## Given passage
# Help with stella and chewy frozen patty feeding amounts



## Happyhome (Jan 20, 2013)

Hi, I have read through some of these threads and have seen a few comments on dogs eating less than recommended by Stella and chewy s calculator. 

I have a chi that is 6.3 pounds and it recommends 3 of the small frozen patties for the chicken per day, 2.5 for the beef, and 2 a day for the lamb. 

I am currently feeding a grain free kibble and was free feeding and since I had a larger dog here I didn't know how much she ate only that it was a small amount. The grain free kibble tells me about 3/4 c a day which is about 3oz of it for her. So today I started measuring while holding back all treats and put in 1/4 cup this morning and she didn't finish it before she was done. I added another 1/4 cup at lunch time and she has not eaten any of it so far. 
I am trying to figure out if she will really eat that much of the stella and chewys any thoughts? For those that feed it do your dogs eat less, more or the exact about recommended for the frozen stella patties?


----------



## Happyhome (Jan 20, 2013)

A half cup of my grain free is 185. Two of the small frozen dandy lambs, the suggested size by their calculator, are 170. Then .25 of the 8 oz (as suggested by them) daily is only 117.5.

## To do
1. From the forum thread on frozen patty feeding amounts, list each Stella and Chewy's flavor it mentions along with the daily number of small frozen patties the calculator recommends for that flavor.
2. Continue the forum thread on frozen patty feeding amounts, picking up right after its final sentence.

## Dataset excerpt
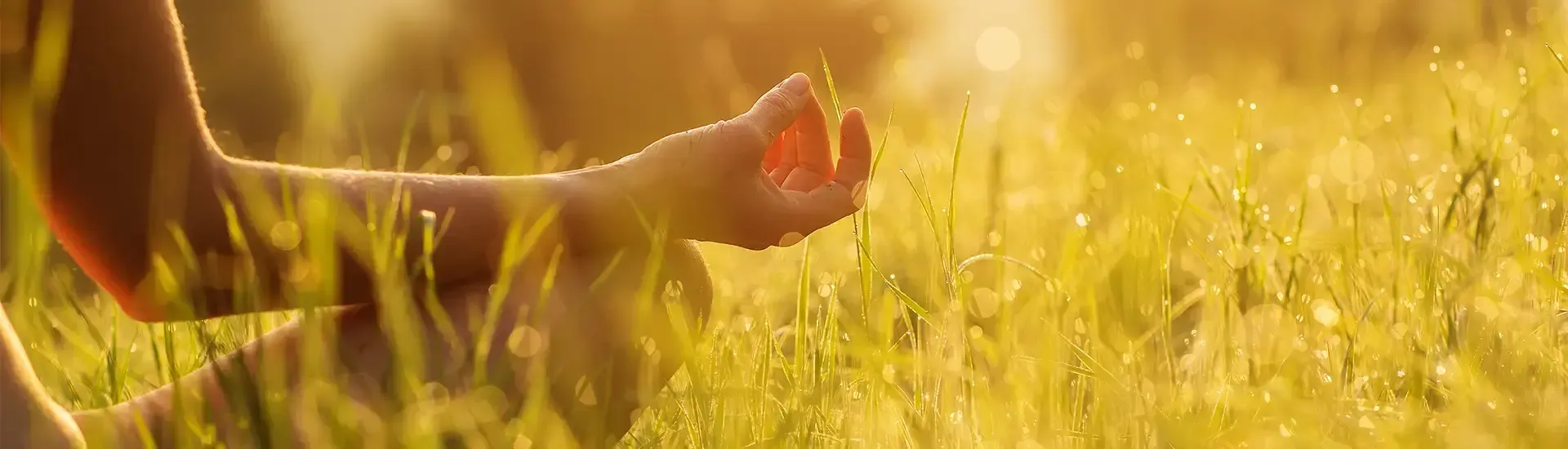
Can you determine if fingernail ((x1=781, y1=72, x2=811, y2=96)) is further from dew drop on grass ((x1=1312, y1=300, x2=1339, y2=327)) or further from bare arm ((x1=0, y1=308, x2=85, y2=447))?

## Task responses
1.
Chicken: 3 patties per day
Beef: 2.5 patties per day
Lamb: 2 patties per day

2.
I was thinking I could do the 80z cut into four pieces and it was last a little more than a month so not bad at all but then I figured the calories and if I did it that way she would be getting considerably less calories.


----------



## Evelyn (Oct 14, 2012)

Hope someone helps you soon, I don't feed that brand so I know nothing about it. I had a hard time figuring out how much Fromm and Ziwipeak to feed my dogs. I is a pain, good luck.


----------



## susan davis (Mar 25, 2011)

I always think that the amount on the package is too much. With the S & C's freeze dried food I gave mine about 1/2 a pattie for a meal.


----------



## Happyhome (Jan 20, 2013)

susan davis said:


> I always think that the amount on the package is too much. With the S & C's freeze dried food I gave mine about 1/2 a pattie for a meal.


Half the 1.5 ounce patty? I am assuming not half the 8ounce. LOL. How big is your chi?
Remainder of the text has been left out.